That was true in the past, but the future might be different. Sony sales are looking very positive. Even their lens selection is improving. 

The SLT technology have it's own advantages and disadvantages. It might be that Sony will never manage to completely remove the SLT disadvantages, and traditional SLR will remain the preferred technology, but what if they manage ? Is Canon doing something on this route or they will be wrong footed ?


----------



## Admin US West (Jun 15, 2011)

WarStreet said:


> zerotiu said:
> 
> 
> > Frankly speaking, I only consider using Canon and Nikon DSRLs. I never consider other brands.
> ...



The past problem with Sony has been with their sales and management of the camera business, they acquired Minolta and a top team of designers, and with it the capability to be a player equal to Canon and Nikon, but always seem to shoot theirselves in the foot due to mismanagement.

I sense that Sony now has someone in charge of the DSLR's who is doing a much better job of managing the huge capability that Sony has. I don't know if this is someone different, or just someone who has acquired more leverage in getting a larger piece of the R&D budget. Nikon and Canon have been looking over their shoulder for a couple of years now, wondering if / when Sony will decide they really want a big piece of the pie.

For consumers, this is good. Big companies competiting and spending money on innovation will mean more competition, and that is always better for the consumer. it tends to produce improved products as well as to push prices lower.


----------



## zerotiu (Jun 15, 2011)

scalesusa said:


> For consumers, this is good. Big companies competiting and spending money on innovation will mean more competition, and that is always better for the consumer. it tends to produce improved products as well as to push prices lower.
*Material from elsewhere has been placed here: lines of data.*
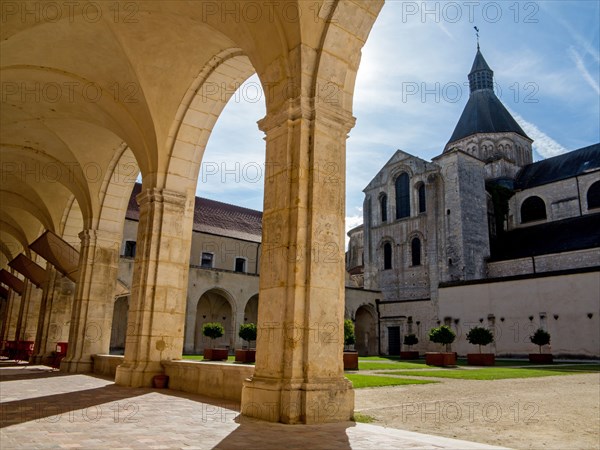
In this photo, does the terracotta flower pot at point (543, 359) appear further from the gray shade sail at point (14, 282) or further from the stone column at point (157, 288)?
the gray shade sail at point (14, 282)

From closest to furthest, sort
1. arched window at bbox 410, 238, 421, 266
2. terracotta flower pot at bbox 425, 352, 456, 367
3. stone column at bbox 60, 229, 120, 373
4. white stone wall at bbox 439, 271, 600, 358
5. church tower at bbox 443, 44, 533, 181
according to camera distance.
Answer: stone column at bbox 60, 229, 120, 373 → terracotta flower pot at bbox 425, 352, 456, 367 → white stone wall at bbox 439, 271, 600, 358 → arched window at bbox 410, 238, 421, 266 → church tower at bbox 443, 44, 533, 181

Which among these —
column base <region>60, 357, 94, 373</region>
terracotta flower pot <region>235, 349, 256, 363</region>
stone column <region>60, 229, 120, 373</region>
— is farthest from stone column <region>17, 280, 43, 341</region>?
terracotta flower pot <region>235, 349, 256, 363</region>

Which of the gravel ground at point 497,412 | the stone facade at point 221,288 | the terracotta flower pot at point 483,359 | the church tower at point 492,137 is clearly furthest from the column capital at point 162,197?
the church tower at point 492,137

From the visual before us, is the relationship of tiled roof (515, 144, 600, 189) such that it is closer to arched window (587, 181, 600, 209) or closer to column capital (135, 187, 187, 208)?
arched window (587, 181, 600, 209)

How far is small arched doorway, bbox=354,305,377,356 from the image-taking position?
Result: 3306 cm

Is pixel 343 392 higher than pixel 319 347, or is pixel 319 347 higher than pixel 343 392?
pixel 319 347

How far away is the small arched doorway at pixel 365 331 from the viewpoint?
108 ft

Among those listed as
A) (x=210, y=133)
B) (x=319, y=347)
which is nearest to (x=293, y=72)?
(x=319, y=347)

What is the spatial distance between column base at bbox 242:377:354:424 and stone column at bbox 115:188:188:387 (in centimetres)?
422

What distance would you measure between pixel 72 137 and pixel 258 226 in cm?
2359

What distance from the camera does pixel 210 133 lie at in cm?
970

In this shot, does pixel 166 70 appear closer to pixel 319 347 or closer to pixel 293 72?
pixel 293 72

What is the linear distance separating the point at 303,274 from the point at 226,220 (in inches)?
1160

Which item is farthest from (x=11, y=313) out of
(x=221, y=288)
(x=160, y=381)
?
(x=160, y=381)
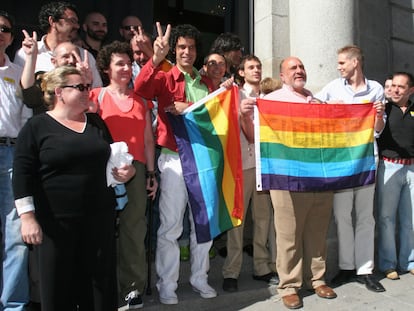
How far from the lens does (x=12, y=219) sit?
11.2 feet

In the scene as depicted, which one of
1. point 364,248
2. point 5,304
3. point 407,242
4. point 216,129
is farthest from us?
point 407,242

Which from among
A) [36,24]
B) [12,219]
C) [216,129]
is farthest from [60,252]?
[36,24]

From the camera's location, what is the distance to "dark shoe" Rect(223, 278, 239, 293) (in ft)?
13.7

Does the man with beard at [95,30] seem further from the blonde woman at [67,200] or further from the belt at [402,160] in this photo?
the belt at [402,160]

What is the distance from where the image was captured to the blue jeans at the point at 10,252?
10.9ft

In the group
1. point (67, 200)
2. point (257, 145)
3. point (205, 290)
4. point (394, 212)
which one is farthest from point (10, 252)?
point (394, 212)

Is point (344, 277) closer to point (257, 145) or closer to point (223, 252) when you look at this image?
point (223, 252)

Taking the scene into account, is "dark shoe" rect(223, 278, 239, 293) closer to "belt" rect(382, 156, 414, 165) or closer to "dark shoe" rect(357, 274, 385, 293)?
"dark shoe" rect(357, 274, 385, 293)

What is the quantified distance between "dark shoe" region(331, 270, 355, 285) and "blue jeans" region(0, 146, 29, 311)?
2940mm

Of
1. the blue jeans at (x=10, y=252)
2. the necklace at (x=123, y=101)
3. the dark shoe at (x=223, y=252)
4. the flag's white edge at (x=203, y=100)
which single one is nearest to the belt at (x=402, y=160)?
the dark shoe at (x=223, y=252)

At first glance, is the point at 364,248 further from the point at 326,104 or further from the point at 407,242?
the point at 326,104

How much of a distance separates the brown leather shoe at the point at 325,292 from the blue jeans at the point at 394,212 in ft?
3.29

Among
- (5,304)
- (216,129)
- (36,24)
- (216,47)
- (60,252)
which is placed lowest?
(5,304)

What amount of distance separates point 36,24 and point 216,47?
11.3 feet
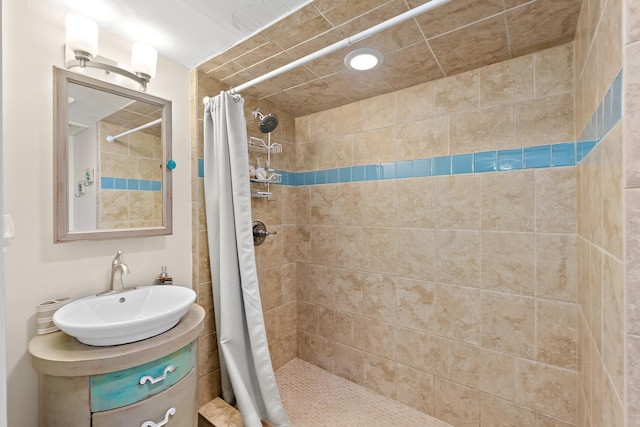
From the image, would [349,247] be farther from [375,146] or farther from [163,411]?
[163,411]

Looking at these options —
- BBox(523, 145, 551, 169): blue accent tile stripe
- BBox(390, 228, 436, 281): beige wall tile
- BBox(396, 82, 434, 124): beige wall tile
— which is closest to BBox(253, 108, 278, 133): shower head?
BBox(396, 82, 434, 124): beige wall tile

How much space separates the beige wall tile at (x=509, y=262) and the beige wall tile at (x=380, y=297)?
1.79ft

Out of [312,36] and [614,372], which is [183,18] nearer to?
[312,36]

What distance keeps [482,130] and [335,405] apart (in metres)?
1.88

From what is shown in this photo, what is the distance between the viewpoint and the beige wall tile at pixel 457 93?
5.26 ft

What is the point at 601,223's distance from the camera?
0.90 meters

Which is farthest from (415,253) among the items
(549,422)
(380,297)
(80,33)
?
(80,33)

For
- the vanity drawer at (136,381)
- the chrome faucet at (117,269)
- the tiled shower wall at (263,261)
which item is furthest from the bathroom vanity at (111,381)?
the tiled shower wall at (263,261)

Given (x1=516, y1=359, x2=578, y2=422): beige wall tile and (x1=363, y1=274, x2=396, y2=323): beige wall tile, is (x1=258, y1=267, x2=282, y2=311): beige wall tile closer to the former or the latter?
(x1=363, y1=274, x2=396, y2=323): beige wall tile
Lowering the price means other brands have equal product in the same level (I don't know if this one is one of the reasons or not). I mean, can they (other brands) catch up with canon and nikon DSLRs?

but after I think your comment for a while, I hope they can . So DSLRs will be cheaper. 

Again, do you think they protect one another by making price agreement??


----------



## motorhead (Jun 15, 2011)

The problem with spending all your time looking over your shoulder, as many of us have learnt to our cost, is that you fail to make any progress yourself.

Worrying about what Sony "might" do seems the wrong way to deal with them. Canon and Nikon have enough to do producing ever better cameras and lenses and should stick to their own dSLR knitting. Sony still seem very unsure about what direction to take the camera side of the business as I've just read in AP of their withdrawal of two* dSLR models only introduced last year which obviously failed to take off.

*correction, I've just reread the news item on AP's site. Make that three. the Alpha's 850, 290 and 390.


----------